Fired for ‘Diverging’ on Climate: Progressive Professor’s fellowship ‘terminated’ after WSJ OpEd calling global warming ‘unproved science’
The Debate is finally over on “Global Warming” – Because Nobody will Debate
By Dr. Caleb Rossiter
I am deserting from the Climate War. I will never write another climate article or give another climate talk, and I’ll bite my tongue and say oooooooooooom when I hear or see the sort of exaggerations and certainties about the dangers of heat-trapping gasses that tend to make my blood boil at their absurdity. For a decade I’ve been a busy soldier for the scientific method, and hence a “skeptic” to climate alarmism. I’ve said all I think and know about this repetitive, unresolveable topic. I’ll save hundreds of hours a year for other pursuits!
This is not like my pledge to my wife after a marathon that “I’ll never do another one.” This is real. There is simply too little room for true debate, because the policy space is dominated by people who approach this issue not like scholars weighing evidence, but like lawyers inflaming a jury with suspect data and illogical and emotional arguments.
Continues>>>>>>>>
http://hockeyschtick.blogspot.co.nz/2014/06/the-debate-is-finally-over-on-global.html
From the Rossiter WSJ essay:
Catastrophists have taken over the workings of the Intergovernmental Panel on Climate Change (IPCC), a United Nations body comprised not of scientists, but of governments. The IPCC was formed in 1988 not to test the assumption that emissions were driving heat and heat was driving dangerous “climate change,” but to broadcast it. The IPCC was supposed to be the gold standard for climate claims, but as it become a politicized forum, pushing out scientists who were frustrated by the way careful discussions of findings and theories in its working papers were distilled into political alarms in the summary materials used by politicians and the press.

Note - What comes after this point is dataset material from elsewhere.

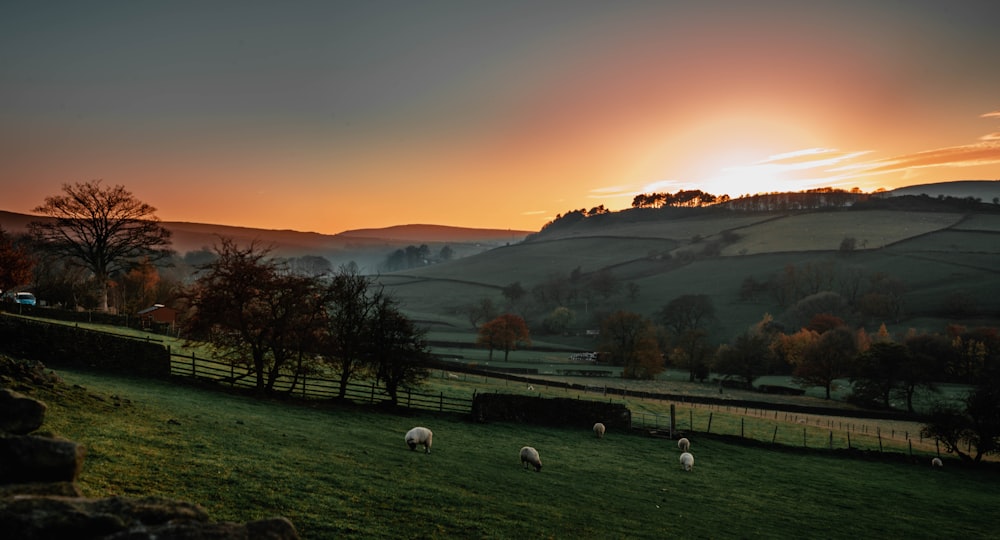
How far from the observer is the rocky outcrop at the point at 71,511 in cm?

The IPCC uses tricks that scientists and statisticians rage about, almost like a mimicking of the classic text, How to Lie with Statistics. For example, the IPCC claims “90 percent certainty” in its attribution of most of the warming of the past 50 years to human causes. All scientists know that using this phrase implies that a statistical test has been performed on random data, leaving only a ten percent chance that the conclusion is incorrect. But there is no testing, and there are no statistics, involved in the IPCC’s statement — just a number pulled from thin air.
The IPCC also featured a misleading trend line chart in its latest report, in which convenient starting points and different time periods were used to show a constantly “accelerating” change in temperature when there was no true acceleration. The chart was eventually pulled, but the IPCC’s favorite physicist, catastrophist guru James Hansen, continues to use similar tricks in showing temperature and shifts in number of hot days, comparing different time periods of different lengths.
# # #
‘Diverging’ indeed. Obviously his fellowship had to be ‘terminated’.